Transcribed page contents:
==================================================

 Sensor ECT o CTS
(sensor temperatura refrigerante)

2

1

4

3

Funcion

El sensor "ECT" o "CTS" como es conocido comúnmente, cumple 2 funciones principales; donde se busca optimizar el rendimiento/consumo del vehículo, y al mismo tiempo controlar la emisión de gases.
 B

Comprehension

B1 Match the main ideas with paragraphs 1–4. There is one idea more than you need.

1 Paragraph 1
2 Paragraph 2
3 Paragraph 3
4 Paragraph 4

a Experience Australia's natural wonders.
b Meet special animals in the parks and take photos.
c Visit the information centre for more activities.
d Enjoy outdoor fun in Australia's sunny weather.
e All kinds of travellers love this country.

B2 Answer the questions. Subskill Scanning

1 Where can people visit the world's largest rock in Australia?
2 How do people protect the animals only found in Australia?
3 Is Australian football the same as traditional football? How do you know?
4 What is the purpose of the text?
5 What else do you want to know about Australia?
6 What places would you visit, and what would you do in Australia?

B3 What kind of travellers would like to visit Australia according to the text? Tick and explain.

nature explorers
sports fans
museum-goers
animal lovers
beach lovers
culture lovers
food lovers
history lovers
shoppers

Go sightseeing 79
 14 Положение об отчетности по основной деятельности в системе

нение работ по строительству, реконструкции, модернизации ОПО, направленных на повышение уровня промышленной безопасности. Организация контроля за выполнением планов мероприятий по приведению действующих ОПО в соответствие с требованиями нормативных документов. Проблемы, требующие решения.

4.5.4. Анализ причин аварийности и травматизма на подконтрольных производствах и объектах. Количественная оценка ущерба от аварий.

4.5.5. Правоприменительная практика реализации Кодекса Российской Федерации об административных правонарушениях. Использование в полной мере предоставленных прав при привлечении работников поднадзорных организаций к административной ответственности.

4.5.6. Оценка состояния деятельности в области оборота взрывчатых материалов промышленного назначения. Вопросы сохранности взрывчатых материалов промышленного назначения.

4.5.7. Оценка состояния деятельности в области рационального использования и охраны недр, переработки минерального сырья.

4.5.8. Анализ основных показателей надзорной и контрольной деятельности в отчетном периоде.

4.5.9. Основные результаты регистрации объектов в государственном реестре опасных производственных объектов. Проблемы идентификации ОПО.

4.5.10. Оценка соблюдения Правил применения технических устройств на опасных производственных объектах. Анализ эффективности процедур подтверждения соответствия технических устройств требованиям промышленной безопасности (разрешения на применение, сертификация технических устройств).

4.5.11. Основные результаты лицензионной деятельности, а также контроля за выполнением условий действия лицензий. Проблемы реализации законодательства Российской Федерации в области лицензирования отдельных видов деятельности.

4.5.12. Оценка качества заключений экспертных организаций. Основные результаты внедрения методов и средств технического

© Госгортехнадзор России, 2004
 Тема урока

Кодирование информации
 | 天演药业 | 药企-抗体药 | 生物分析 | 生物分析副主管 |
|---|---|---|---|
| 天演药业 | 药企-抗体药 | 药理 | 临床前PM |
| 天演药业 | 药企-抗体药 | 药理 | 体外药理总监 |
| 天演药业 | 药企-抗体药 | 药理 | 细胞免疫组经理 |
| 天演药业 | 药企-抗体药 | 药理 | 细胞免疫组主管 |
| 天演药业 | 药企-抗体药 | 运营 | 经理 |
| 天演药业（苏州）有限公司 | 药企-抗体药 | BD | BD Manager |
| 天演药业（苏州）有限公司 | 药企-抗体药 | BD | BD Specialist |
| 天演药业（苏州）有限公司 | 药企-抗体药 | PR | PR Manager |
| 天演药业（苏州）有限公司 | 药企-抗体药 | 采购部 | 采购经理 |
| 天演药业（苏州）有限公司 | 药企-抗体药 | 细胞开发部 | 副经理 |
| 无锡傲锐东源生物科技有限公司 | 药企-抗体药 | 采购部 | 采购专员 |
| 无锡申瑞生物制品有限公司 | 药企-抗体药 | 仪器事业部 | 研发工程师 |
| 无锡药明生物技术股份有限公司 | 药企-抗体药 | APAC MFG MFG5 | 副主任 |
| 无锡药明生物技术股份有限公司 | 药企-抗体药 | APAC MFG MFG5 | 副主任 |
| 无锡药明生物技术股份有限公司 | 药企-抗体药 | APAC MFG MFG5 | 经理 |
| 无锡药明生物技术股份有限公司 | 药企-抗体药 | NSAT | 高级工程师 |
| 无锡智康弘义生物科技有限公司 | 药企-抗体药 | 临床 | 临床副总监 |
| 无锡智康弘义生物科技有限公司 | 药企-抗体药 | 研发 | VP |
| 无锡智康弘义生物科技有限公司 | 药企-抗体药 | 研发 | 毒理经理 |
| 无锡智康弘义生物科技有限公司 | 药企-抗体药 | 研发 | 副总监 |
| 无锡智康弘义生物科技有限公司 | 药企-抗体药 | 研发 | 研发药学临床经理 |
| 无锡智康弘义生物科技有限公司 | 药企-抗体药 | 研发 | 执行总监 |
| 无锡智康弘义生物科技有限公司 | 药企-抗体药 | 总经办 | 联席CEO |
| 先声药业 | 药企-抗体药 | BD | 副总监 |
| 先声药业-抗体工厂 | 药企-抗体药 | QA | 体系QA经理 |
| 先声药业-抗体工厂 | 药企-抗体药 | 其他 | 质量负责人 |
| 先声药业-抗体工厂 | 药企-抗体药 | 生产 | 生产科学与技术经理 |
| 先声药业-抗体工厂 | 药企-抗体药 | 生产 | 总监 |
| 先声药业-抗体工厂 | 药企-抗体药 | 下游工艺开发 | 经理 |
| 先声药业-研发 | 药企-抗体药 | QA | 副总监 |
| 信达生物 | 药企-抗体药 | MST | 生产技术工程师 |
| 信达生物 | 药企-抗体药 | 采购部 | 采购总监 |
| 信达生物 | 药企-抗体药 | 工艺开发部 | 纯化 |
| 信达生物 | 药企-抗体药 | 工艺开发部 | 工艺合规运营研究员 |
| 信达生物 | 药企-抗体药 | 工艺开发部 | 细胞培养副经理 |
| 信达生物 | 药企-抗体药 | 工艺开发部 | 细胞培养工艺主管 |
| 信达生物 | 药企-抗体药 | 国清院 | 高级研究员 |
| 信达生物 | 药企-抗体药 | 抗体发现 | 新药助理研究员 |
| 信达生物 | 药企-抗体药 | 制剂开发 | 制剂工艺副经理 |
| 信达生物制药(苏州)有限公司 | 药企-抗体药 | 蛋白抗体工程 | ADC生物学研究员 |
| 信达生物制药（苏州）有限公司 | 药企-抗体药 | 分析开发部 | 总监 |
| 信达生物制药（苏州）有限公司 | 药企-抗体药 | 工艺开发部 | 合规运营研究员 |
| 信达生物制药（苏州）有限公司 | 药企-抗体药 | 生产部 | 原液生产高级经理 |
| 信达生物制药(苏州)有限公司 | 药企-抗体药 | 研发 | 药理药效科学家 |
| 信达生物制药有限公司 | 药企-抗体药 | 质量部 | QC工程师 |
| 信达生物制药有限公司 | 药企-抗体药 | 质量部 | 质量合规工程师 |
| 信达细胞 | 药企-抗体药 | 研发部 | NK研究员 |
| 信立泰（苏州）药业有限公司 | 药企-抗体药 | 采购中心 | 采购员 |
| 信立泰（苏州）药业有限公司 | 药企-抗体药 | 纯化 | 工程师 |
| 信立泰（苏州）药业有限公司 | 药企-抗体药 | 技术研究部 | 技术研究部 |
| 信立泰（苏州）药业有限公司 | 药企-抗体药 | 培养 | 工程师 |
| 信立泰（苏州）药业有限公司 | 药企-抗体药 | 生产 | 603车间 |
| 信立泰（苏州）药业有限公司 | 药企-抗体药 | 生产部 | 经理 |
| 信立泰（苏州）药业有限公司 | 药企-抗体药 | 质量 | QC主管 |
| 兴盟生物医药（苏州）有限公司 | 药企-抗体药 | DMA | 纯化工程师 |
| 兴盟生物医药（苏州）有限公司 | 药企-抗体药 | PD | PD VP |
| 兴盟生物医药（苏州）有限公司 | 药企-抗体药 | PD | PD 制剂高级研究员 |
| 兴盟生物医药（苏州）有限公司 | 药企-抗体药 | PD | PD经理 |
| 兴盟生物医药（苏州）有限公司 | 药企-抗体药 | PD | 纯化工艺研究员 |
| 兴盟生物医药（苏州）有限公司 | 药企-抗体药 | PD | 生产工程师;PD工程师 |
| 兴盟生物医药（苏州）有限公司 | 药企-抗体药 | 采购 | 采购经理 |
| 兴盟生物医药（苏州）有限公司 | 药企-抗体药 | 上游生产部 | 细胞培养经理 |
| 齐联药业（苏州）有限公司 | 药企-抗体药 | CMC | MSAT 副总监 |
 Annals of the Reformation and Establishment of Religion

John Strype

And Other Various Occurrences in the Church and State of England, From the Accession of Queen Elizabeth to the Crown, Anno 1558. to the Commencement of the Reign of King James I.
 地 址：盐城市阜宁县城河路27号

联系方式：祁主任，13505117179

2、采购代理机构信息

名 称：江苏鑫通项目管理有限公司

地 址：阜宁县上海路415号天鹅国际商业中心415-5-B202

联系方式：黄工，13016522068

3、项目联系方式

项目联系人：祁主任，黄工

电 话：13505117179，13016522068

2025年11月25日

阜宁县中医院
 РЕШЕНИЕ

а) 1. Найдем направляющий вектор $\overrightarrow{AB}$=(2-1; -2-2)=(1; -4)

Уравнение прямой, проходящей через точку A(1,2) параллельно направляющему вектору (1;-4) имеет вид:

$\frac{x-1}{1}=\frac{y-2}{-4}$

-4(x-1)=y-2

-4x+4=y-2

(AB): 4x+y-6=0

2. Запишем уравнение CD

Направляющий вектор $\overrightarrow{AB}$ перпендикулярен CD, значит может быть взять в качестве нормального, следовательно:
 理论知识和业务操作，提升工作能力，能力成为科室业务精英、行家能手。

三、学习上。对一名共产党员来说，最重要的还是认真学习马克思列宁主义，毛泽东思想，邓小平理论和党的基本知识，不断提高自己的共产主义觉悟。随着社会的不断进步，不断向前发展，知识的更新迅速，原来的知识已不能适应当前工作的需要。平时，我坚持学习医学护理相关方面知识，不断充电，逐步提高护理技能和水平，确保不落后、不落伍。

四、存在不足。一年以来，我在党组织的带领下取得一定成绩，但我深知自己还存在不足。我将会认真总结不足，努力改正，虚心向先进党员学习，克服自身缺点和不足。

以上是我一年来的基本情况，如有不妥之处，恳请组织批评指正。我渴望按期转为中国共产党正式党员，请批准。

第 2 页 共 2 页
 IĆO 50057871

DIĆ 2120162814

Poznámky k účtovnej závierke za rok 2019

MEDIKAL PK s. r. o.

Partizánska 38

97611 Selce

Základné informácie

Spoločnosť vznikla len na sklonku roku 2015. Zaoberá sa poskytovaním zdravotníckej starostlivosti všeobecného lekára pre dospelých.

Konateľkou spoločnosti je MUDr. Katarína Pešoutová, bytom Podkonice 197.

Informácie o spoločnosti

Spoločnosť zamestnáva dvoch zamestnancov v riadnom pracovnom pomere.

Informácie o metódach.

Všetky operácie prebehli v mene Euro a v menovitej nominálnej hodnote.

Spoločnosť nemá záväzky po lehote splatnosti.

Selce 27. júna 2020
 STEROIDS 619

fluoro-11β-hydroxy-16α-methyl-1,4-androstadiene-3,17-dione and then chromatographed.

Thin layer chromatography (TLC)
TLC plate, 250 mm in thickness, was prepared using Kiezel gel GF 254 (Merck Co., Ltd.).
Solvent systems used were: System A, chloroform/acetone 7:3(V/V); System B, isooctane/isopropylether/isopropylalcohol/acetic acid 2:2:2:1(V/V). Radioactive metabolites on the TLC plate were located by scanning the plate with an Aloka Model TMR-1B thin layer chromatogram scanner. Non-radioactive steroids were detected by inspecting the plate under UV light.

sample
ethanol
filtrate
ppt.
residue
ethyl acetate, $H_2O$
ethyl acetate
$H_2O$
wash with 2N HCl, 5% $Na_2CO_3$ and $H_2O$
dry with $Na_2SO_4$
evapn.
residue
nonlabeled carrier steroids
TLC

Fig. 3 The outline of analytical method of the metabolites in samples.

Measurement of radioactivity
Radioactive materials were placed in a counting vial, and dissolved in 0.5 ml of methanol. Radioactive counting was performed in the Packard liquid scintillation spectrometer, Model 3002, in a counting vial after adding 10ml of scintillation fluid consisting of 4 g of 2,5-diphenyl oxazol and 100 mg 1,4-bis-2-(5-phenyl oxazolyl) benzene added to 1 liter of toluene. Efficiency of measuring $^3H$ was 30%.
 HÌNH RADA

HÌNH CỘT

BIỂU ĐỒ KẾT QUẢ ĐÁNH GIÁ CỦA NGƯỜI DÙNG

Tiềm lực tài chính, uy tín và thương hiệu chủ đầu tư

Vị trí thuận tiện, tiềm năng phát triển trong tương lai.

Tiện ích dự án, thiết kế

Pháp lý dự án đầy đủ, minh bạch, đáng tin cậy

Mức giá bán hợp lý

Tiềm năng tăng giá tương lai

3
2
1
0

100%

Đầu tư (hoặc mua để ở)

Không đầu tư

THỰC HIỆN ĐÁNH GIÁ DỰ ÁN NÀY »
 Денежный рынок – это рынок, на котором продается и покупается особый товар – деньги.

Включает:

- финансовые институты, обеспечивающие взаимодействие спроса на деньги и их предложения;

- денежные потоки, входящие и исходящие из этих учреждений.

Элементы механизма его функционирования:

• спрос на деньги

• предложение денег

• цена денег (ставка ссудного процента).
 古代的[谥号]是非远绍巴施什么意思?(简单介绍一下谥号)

==================================================

TASK PROMPT:
Please return the lines above that run from the line containing "(AB): 4x+y-6=0" to the line containing "Základné informácie", inclusive, exactly and with no other lines.

FINISHED TASK:
(AB): 4x+y-6=0

2. Запишем уравнение CD

Направляющий вектор $\overrightarrow{AB}$ перпендикулярен CD, значит может быть взять в качестве нормального, следовательно:
 理论知识和业务操作，提升工作能力，能力成为科室业务精英、行家能手。

三、学习上。对一名共产党员来说，最重要的还是认真学习马克思列宁主义，毛泽东思想，邓小平理论和党的基本知识，不断提高自己的共产主义觉悟。随着社会的不断进步，不断向前发展，知识的更新迅速，原来的知识已不能适应当前工作的需要。平时，我坚持学习医学护理相关方面知识，不断充电，逐步提高护理技能和水平，确保不落后、不落伍。

四、存在不足。一年以来，我在党组织的带领下取得一定成绩，但我深知自己还存在不足。我将会认真总结不足，努力改正，虚心向先进党员学习，克服自身缺点和不足。

以上是我一年来的基本情况，如有不妥之处，恳请组织批评指正。我渴望按期转为中国共产党正式党员，请批准。

第 2 页 共 2 页
 IĆO 50057871

DIĆ 2120162814

Poznámky k účtovnej závierke za rok 2019

MEDIKAL PK s. r. o.

Partizánska 38

97611 Selce

Základné informácie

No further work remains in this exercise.